Pre-processing of studies
After conversion of statistical parametric maps and peak coordinates to Talairach space, an SDM map is created for each study within a specific gray or white matter template. Pre-processing of statistical parametric maps is straightforward, while pre-processing of reported peak coordinates requires recreating the clusters of difference by means of an un-normalized Gaussian Kernel, so that voxels closer to the peak coordinate have higher values. A rather large full-width at half-maximum of 20mm is used to account for different sources of spatial error, e.g. coregistration mismatch in the studies, the size of the cluster or the location of the peak within the cluster. Within a study, values obtained by close Gaussian kernels are summed, though values are combined by square-distance-weighted averaging.
Statistical comparisons
SDM provides several different statistical analyses in order to complement the main outcome with sensitivity and heterogeneity analyses.
Subgroup analyses are mean analyses applied to groups of studies to allow the study of heterogeneity.
Linear model analyses are a generalization of the mean analysis to allow comparisons between groups and the study of possible confounds. A low variability of the regressor is critical in meta-regressions, so they are recommended to be understood as exploratory and to be more conservatively thresholded.
Jack-knife analysis consists in repeating a test as many times as studies have been included, discarding one different study each time, i.e. removing one study and repeating the analyses, then putting that study back and removing another study and repeating the analysis, and so on.
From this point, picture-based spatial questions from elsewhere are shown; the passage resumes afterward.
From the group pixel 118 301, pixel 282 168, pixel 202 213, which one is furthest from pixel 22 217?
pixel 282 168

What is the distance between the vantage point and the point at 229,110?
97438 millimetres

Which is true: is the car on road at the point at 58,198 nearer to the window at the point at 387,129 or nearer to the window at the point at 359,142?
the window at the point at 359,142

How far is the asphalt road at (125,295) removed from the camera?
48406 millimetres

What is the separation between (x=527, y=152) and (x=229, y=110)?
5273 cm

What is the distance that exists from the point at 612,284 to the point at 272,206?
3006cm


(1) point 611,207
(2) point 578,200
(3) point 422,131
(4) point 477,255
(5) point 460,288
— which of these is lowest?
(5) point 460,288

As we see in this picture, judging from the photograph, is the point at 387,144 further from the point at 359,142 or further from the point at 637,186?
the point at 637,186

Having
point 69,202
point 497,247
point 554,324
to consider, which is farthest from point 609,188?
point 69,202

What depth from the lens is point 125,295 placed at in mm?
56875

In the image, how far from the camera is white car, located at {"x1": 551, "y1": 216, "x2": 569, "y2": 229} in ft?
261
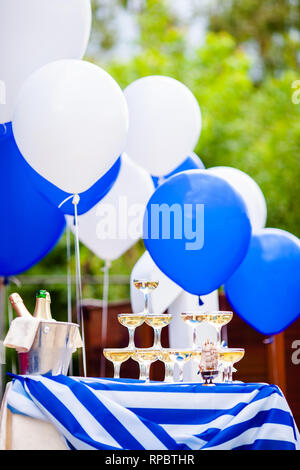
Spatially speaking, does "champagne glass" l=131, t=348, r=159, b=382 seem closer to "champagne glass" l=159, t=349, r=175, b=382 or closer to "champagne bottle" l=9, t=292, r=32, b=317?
"champagne glass" l=159, t=349, r=175, b=382

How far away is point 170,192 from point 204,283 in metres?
0.41

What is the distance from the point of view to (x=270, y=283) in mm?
3891

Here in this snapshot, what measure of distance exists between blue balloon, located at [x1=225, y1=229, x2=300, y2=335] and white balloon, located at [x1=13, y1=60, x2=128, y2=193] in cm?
119

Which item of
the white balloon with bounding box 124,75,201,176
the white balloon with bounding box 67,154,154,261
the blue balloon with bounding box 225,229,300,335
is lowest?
the blue balloon with bounding box 225,229,300,335

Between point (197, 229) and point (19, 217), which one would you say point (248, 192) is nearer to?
point (197, 229)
The idea is that if a significant brain region remains significant in all or most of the combinations of studies it can be concluded that this finding is highly replicable.
The statistical significance of the analyses is checked by standard randomization tests. It is recommended to use uncorrected p-values = 0.005, as this significance has been found in this method to be approximately equivalent to a corrected p-value = 0.05. A false discovery rate = 0.05 has been found in this method to be too conservative. Values in a Talairach label or coordinate can also be extracted for further processing or graphical presentation.
SDM software
SDM is software written by the SDM project to aid the meta-analysis of voxel-based neuroimaging data. It is distributed as freeware including a graphical interface and a menu/command-line console. It can also be integrated as an SPM extension.